Anyway from my earlier posts you probably won't realise that I actually specialise in Active Directory, and more specifically in design. So when building test networks for various clients I did have a long commissioning document that I run through un-disturbed in about 5 or 6 hours for a 2 domain model (2 Domain Controller in each) with basic Certificate services installed and configured. However what if you wanted to automate this, on one large project that is what our build team did - fully automated AD build using VB Scripts and ADS (Automated Deployment Services). This allows for someone less knowledgable to install the AD, but more importantly it allows for consistency in the deployments with much of the possible human error removed. This scripts are all well and good, however they are not supportable due to a lack of documentation and lack of commenting in the scripts, and the ownership of the automated build process has shifted to the team I work in so we decided to rewrite it all - in Powershell.

I had played around with powershell in its earlier guise as MONAD, but not really in anger and was interested in learning about it. At this point we had decided to modularise our standard AD design into a base build and a number of extra AD modules that could be implemented depending on what was to be installed into the environment (Exchange, OCS, Sharepoint, etc).

The base build would initially contain a number of things that it would be useful to use powershell to build, the two I was concentrating on initially were GPOs and DCPromo answer file creation (from a config file).

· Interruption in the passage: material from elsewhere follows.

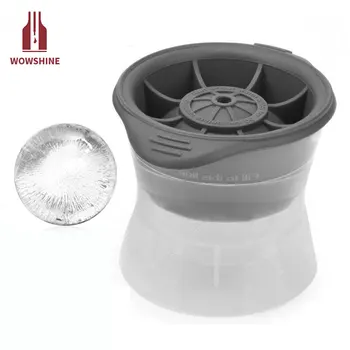 

1PCS DIY Food Grade Silicone Ice Cube Mould Sphere Ice Molds Ice Ball Maker For Slow Melting Beverage Chillers For Bar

I will concentrate on the GPO problem here though as it was the most interesting, googling for GPO management with Powershell (or similar) does not retrieve a lot of terribly useful stuff but it does return a number of useful starting points th emost useful of which initially I found to be this article from Technet Magazine (extra useful as you can download a file with the script source) - Simplify Group Policy Administration with Windows PowerShell

The main problem I saw straight away was that there are no cmdlets built into powershell to manage GPOs so I had two main options:-

• Creating my own in C#
• Interacting with the COM objects used in the scripts you get with the Group Policy Management Console (GPMC) directly from Powershell.

I am not a programmer so realistically that left me with second option, so I got stuck into the examples provided in the technet article however they didn't cover all of what I needed to do which was the following:-

• Create a number of GPOs
• Import GPOs from a backup taking from a different domain
• Link the GPOs to the relevant OUs

Over the course of the next few posts I will go through how you do this, then from there go into how to pass arguments into the scripts from text files or XML files.